A ‘What’s New’ post contributed by David Laurence of the Disability Law Service.

Disabled people are entitled to have reasonable adjustments made in their workplace conditions in order to ensure that they are able to work and can do so effectively.  This right is provided for under the Equality Act 2010 section 20.

In 2014 the Court of Appeal decided that this right is not available to carers[1].  In that case the mother of a 17 year old disabled young person was unable to seek a reasonable adjustment to her place of work in order that she could continue in work and fulfill her caring role.

Under current law, a carer can only request flexible working.[2]  This right is not good enough, particularly when compared with the right to reasonable adjustments.

This is because there is a legal duty on an employer to make reasonable adjustments but there is no duty on an employer to agree a reasonable request for flexible working.

What is more, the Employment Appeal Tribunal has held[3] that its role is not to ‘judge the reasonableness of an employer’s refusal to provide flexible working”.   So, when considering a carer’s request for flexible working under the relevant law,[4] it is basically up to the employer to decide what is reasonable.  This is completely unacceptable and is not the approach adopted by the Equality Act 2010 when dealing with not dissimilar requests by disabled people for reasonable adjustments.

In a 2017 survey by the Disability Law Service[5] we discovered that of those carers who apply for flexible working, a shocking 52% have had their request for flexible working refused.  Additionally, 72% of those responding to the survey said either that they want to work or they want to work more, and would do so if they could work flexibly.

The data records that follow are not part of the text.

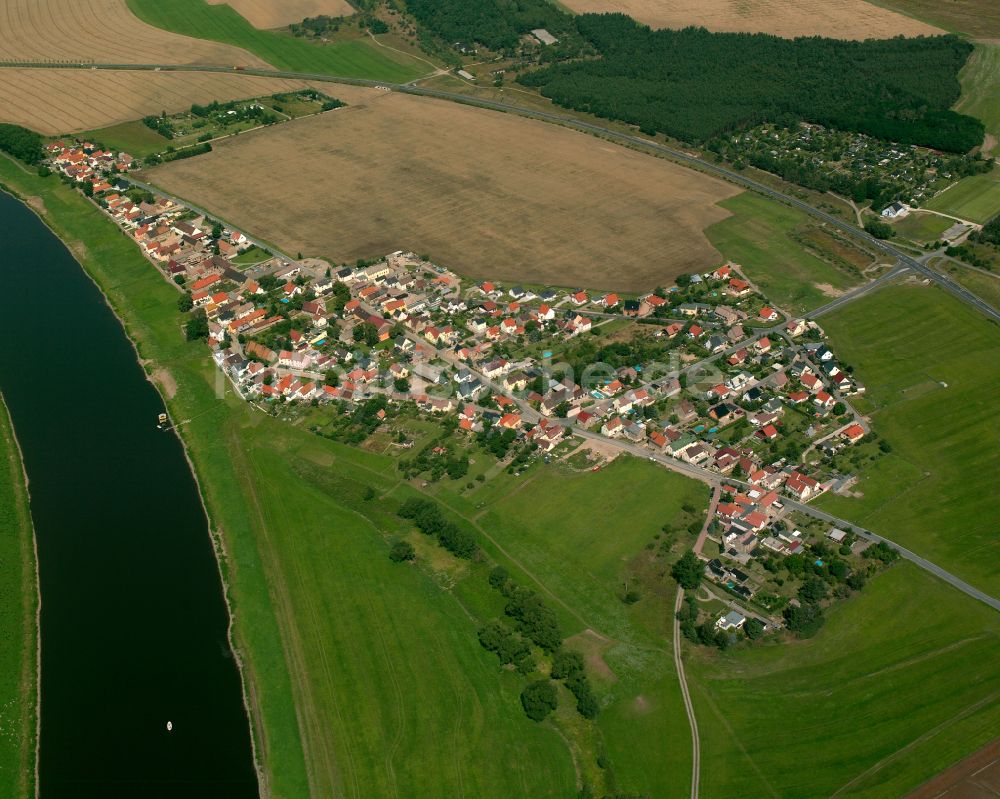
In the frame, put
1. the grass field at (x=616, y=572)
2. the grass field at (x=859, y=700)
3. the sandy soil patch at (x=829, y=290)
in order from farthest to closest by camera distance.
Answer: the sandy soil patch at (x=829, y=290), the grass field at (x=616, y=572), the grass field at (x=859, y=700)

Yet the weakness of the right to apply for flexible working stands in their way. A simple amendment to the Equality Act 2010 could resolve this by permitting carers the same rights to reasonable adjustments as are currently given to disabled people.

This would send a powerful message to both carers and the business community to the effect that a carer is to be accommodated in the workplace in the same way as a disabled person.  This would be suitable recognition of the substantial contribution to society that carers make, whilst making it easier for carers to remain in fulfilling employment, thereby reducing the need for reliance on benefits. Moreover, it would provide a framework for the retention by business of the talent that carers provide, with the savings in costs by business that this would promote.

David Laurence is the Partnerships Manager for the Disability Law Service.  If you would like further information please contact David – david@dls.org.uk.

[1] Hainsworth v Ministry of Defence [2014] EWCA Civ 763.
[2] Employment Rights Act 1996 section 80F and the Flexible Working Regulations 2014 SI 1398.
[3] Mr Justice Kerr, Singh v Penine Care NHS Foundation Trust [2014] UKEAT/0027/16/DA.
[4] Employment Rights Act 1996 section 80F and the Flexible Working Regulations 2014 SI 1398.
[5] The online survey was conducted in December 2017 and January 2018.  There were 132 respondents.